• **Task inputs**:
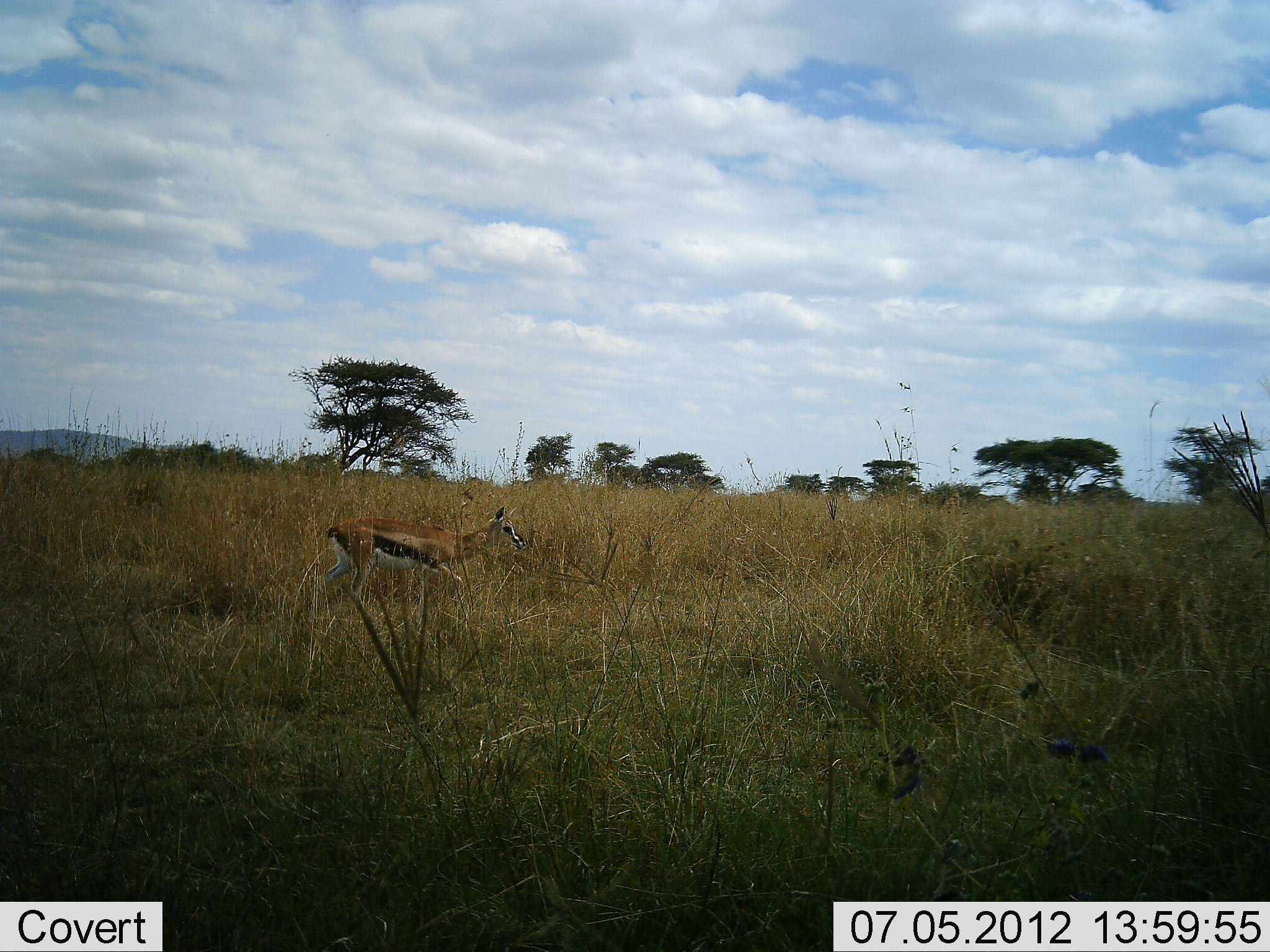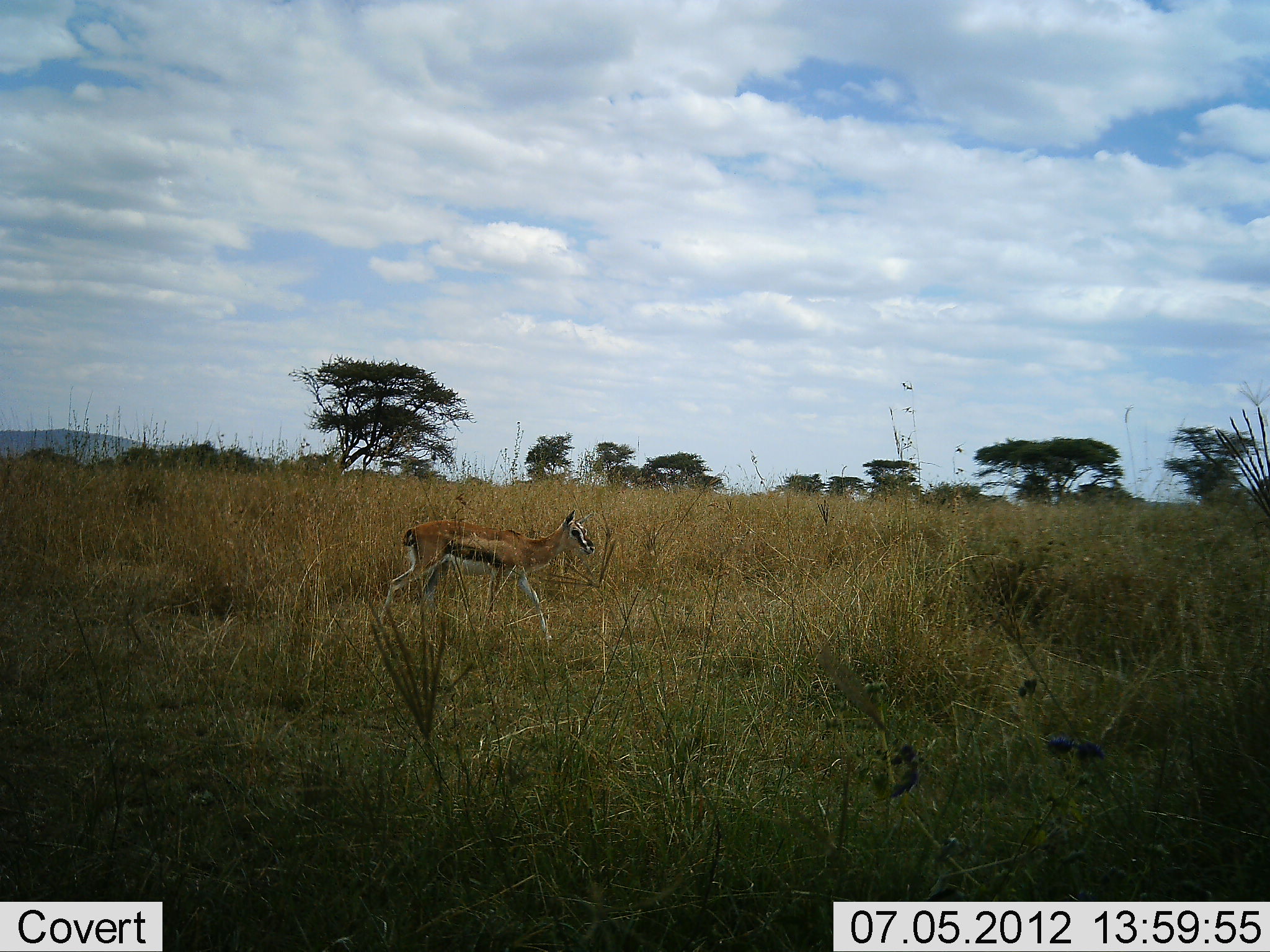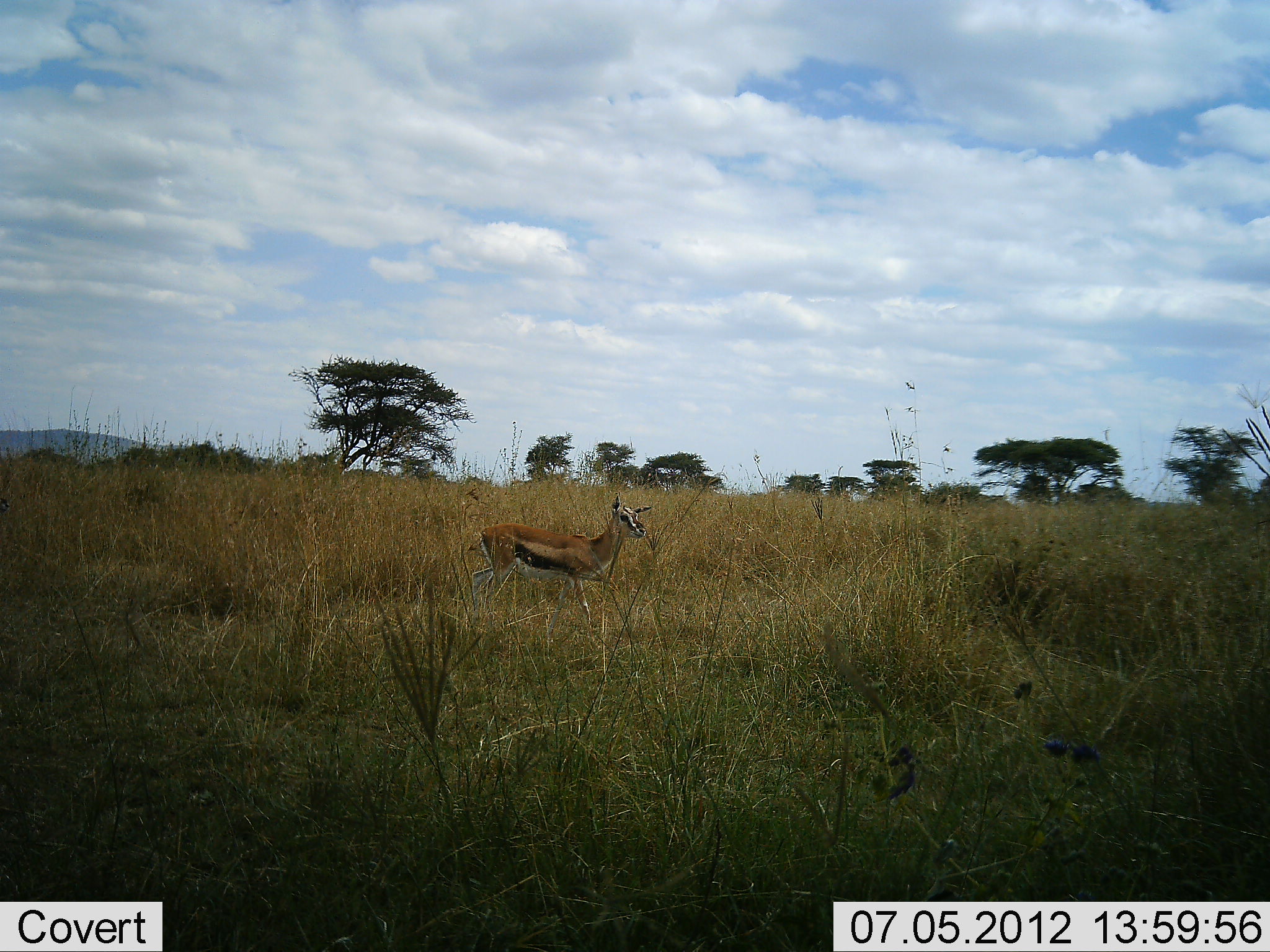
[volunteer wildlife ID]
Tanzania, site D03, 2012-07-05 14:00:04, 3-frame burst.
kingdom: Animalia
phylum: Chordata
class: Mammalia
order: Artiodactyla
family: Bovidae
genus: Eudorcas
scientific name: Eudorcas thomsonii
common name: thomson's gazelle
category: gazellethomsons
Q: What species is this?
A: Gazellethomsons (thomson's gazelle) (Eudorcas thomsonii).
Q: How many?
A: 1.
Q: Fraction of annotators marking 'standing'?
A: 10%.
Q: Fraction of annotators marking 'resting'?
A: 0%.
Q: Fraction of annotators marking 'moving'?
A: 100%.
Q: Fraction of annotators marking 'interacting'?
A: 0%.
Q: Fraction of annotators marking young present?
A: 10%.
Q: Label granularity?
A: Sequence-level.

• **What this task involves**: Would you retype every record above exactly, leaving out the pictures?

• **Task solution**:
[volunteer wildlife ID]
Tanzania, site D03, 2012-07-05 14:00:04, 3-frame burst.
kingdom: Animalia
phylum: Chordata
class: Mammalia
order: Artiodactyla
family: Bovidae
genus: Eudorcas
scientific name: Eudorcas thomsonii
common name: thomson's gazelle
category: gazellethomsons
Q: What species is this?
A: Gazellethomsons (thomson's gazelle) (Eudorcas thomsonii).
Q: How many?
A: 1.
Q: Fraction of annotators marking 'standing'?
A: 10%.
Q: Fraction of annotators marking 'resting'?
A: 0%.
Q: Fraction of annotators marking 'moving'?
A: 100%.
Q: Fraction of annotators marking 'interacting'?
A: 0%.
Q: Fraction of annotators marking young present?
A: 10%.
Q: Label granularity?
A: Sequence-level.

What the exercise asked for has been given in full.